◆ What you will do:
Below are the entries. Transcribe exactly the lines from the one with "392 | 409 | |" through the one with "192 | 190 | |", ends included, and leave out all others.

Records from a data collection
╔══

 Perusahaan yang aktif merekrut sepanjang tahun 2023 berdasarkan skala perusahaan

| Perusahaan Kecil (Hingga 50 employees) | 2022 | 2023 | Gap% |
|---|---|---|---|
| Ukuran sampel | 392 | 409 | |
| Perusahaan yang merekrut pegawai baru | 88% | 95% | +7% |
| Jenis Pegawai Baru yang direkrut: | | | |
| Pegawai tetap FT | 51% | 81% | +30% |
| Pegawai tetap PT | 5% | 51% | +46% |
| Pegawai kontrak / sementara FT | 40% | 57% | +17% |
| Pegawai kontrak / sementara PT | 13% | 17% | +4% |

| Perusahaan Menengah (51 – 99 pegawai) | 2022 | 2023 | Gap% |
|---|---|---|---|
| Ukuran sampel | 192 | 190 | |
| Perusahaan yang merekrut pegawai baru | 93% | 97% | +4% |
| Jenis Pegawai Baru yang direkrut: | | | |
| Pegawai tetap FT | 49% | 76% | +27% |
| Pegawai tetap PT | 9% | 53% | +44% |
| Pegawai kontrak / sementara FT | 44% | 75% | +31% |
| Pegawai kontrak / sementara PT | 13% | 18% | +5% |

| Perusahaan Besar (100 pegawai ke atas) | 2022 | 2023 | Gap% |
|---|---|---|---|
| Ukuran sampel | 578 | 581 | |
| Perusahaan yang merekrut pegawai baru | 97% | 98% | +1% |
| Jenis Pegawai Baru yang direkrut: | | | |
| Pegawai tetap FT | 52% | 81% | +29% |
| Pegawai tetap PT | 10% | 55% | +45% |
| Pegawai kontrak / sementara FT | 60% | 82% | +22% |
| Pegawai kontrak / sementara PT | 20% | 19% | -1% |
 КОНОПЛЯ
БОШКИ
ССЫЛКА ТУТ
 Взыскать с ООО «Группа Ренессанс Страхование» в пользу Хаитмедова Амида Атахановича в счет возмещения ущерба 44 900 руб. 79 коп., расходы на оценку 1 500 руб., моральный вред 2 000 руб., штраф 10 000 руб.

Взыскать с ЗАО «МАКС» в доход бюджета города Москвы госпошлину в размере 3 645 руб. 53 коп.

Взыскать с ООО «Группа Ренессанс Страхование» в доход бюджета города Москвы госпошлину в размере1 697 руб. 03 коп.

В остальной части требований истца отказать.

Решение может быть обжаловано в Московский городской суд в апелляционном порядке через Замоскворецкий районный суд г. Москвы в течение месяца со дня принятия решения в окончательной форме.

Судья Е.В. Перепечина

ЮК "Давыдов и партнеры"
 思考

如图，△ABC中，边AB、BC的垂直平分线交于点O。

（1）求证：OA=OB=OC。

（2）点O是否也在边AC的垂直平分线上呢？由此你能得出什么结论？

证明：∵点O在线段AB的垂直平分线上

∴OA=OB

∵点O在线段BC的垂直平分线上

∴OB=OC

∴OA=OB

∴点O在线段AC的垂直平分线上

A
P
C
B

╚══

◆ Expected answer:
| Ukuran sampel | 392 | 409 | |
| Perusahaan yang merekrut pegawai baru | 88% | 95% | +7% |
| Jenis Pegawai Baru yang direkrut: | | | |
| Pegawai tetap FT | 51% | 81% | +30% |
| Pegawai tetap PT | 5% | 51% | +46% |
| Pegawai kontrak / sementara FT | 40% | 57% | +17% |
| Pegawai kontrak / sementara PT | 13% | 17% | +4% |

| Perusahaan Menengah (51 – 99 pegawai) | 2022 | 2023 | Gap% |
|---|---|---|---|
| Ukuran sampel | 192 | 190 | |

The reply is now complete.